(Image-caption web data)

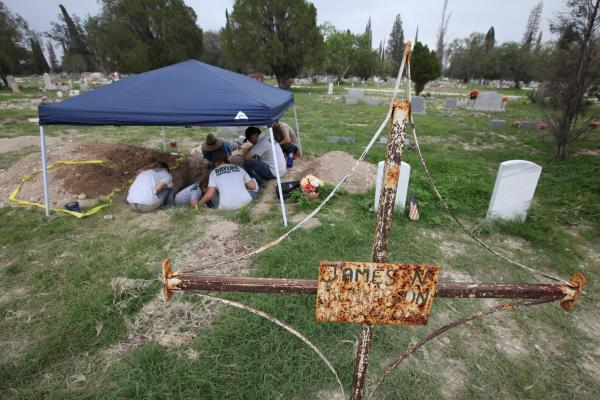 Members of the Reuniting Families Project excavating bodies along the border.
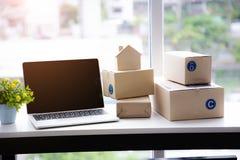 МАЛЫЕ И СРЕДНИЕ ПРЕДПРИЯТИЯ, accesery для модели покупок продавца онлайн и домашней стоковые изображения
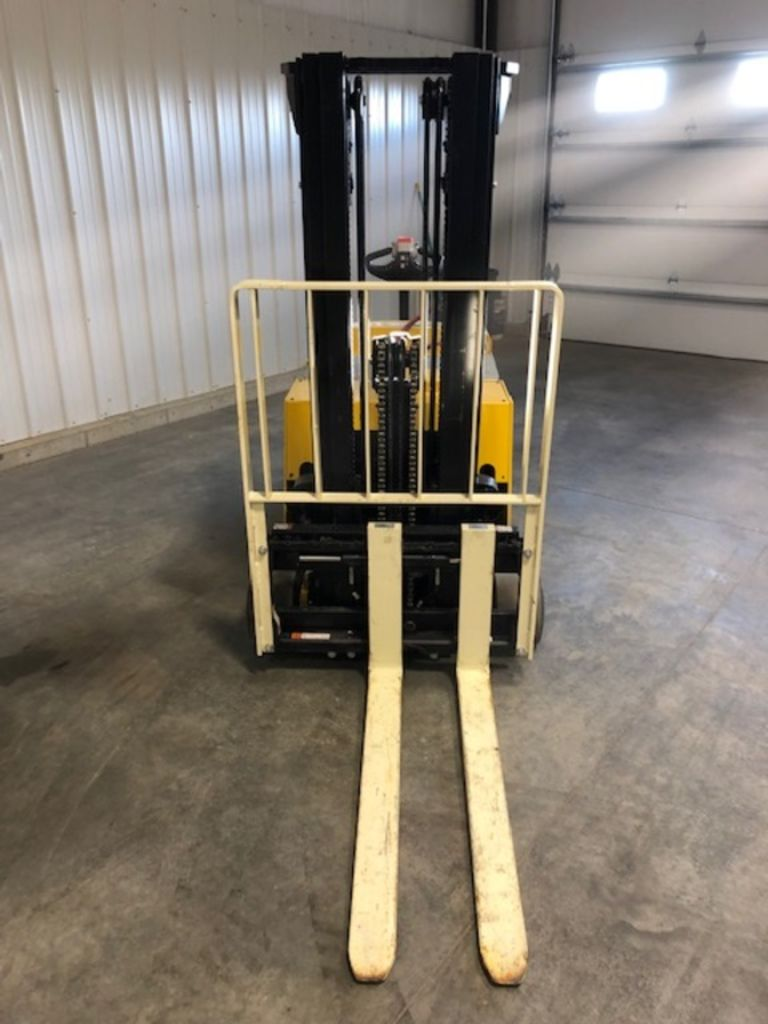 2018 YALE ® PALLET STACKERS MCW040-E for sale in Morton, IL Photo 2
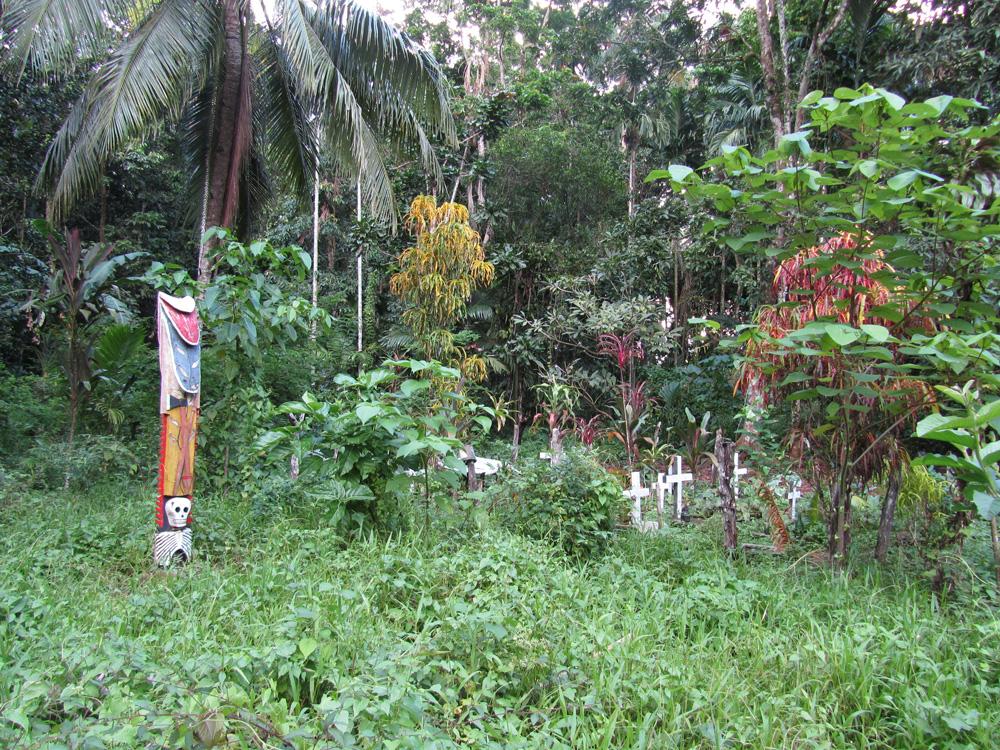 Cimetière et poteau sculpté provenant d'une ancienne maison cérémonielle à Malerokai. Village de Balngit. Photo Antje S. Denner, 2011.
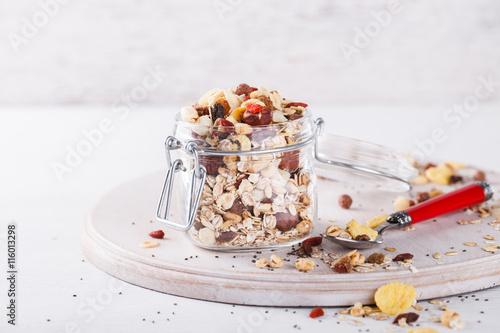 Foto: Homemade granola in jar , healthy breakfast of oatmeal muesli ...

WHAT THE EXERCISE ASKS »
Reproduce the entries above word for word. Pictures stay out.

REPLY TO THE TASK »
 Members of the Reuniting Families Project excavating bodies along the border.
 МАЛЫЕ И СРЕДНИЕ ПРЕДПРИЯТИЯ, accesery для модели покупок продавца онлайн и домашней стоковые изображения
 2018 YALE ® PALLET STACKERS MCW040-E for sale in Morton, IL Photo 2
 Cimetière et poteau sculpté provenant d'une ancienne maison cérémonielle à Malerokai. Village de Balngit. Photo Antje S. Denner, 2011.
 Foto: Homemade granola in jar , healthy breakfast of oatmeal muesli ...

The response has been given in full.